## Start Listed records

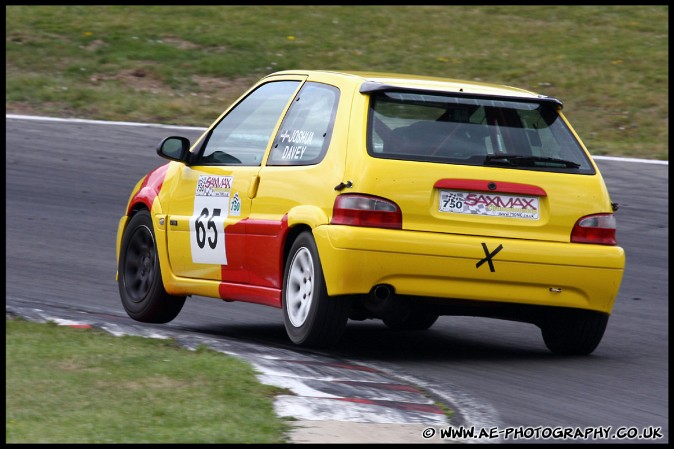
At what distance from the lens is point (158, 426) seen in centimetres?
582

## End Listed records
## Start Listed records

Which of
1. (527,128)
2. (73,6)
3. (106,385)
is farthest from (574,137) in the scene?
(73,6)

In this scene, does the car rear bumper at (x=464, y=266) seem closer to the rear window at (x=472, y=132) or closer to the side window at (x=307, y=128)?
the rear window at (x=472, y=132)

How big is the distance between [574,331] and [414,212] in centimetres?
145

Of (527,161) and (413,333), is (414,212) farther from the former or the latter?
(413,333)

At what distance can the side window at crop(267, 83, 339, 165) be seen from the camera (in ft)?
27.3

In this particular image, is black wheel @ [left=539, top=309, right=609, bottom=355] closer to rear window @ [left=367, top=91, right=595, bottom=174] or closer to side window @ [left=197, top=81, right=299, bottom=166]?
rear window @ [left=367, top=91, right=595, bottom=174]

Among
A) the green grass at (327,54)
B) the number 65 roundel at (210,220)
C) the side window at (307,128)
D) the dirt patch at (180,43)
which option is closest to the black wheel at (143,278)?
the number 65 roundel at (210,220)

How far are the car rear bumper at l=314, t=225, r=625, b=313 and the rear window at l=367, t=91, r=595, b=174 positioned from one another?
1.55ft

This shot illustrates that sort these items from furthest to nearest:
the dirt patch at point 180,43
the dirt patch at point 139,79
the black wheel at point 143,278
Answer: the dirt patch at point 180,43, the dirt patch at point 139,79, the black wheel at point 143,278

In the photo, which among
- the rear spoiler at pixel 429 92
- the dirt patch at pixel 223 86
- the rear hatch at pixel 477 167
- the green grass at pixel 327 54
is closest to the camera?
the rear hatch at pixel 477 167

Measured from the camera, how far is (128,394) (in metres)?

## End Listed records

Which lines of the items above contain the word "dirt"? Copy each of those lines in full.

Answer in full:
D) the dirt patch at (180,43)
the dirt patch at point 180,43
the dirt patch at point 139,79
Answer: the dirt patch at point 180,43, the dirt patch at point 139,79, the black wheel at point 143,278
- the dirt patch at pixel 223 86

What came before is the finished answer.